Goal of the exercise :: Copy out the material word for word, from the line containing "As the image" through the line containing "Is the man's".
━━ Data
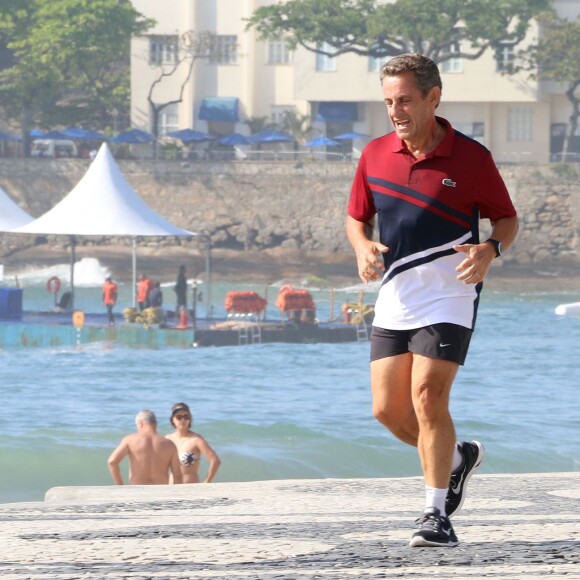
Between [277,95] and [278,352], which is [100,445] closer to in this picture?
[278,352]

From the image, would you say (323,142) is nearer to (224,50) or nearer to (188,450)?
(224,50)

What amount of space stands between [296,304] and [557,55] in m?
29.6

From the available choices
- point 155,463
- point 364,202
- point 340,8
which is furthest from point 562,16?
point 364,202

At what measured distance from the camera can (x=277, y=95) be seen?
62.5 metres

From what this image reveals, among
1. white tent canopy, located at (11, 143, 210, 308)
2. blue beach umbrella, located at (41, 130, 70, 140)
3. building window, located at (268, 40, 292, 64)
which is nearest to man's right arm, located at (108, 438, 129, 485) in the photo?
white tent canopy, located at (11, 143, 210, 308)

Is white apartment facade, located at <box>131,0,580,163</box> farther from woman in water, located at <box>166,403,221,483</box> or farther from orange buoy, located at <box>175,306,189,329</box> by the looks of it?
━━━━
━━ Data
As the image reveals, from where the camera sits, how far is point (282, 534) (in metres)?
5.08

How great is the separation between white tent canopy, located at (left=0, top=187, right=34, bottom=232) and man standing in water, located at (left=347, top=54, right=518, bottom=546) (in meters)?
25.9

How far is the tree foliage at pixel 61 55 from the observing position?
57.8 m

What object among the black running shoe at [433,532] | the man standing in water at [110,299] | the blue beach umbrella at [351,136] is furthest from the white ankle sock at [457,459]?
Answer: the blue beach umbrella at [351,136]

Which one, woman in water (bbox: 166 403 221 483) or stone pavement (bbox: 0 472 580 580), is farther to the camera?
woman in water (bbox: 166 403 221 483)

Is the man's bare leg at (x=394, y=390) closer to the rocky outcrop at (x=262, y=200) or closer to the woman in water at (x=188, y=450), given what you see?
━━━━
Response to the task ::
As the image reveals, from where the camera sits, how far is point (282, 534) (in metres)?
5.08

How great is the separation between white tent canopy, located at (left=0, top=187, right=34, bottom=232) and man standing in water, located at (left=347, top=54, right=518, bottom=546) (in meters)?
25.9

How far is the tree foliage at pixel 61 55 from the observing position?
57.8 m

What object among the black running shoe at [433,532] | the man standing in water at [110,299] | the blue beach umbrella at [351,136] is furthest from the white ankle sock at [457,459]?
Answer: the blue beach umbrella at [351,136]

Which one, woman in water (bbox: 166 403 221 483) or stone pavement (bbox: 0 472 580 580), is farther to the camera?
woman in water (bbox: 166 403 221 483)

Is the man's bare leg at (x=394, y=390) closer to the rocky outcrop at (x=262, y=200) or closer to the woman in water at (x=188, y=450), given what you see?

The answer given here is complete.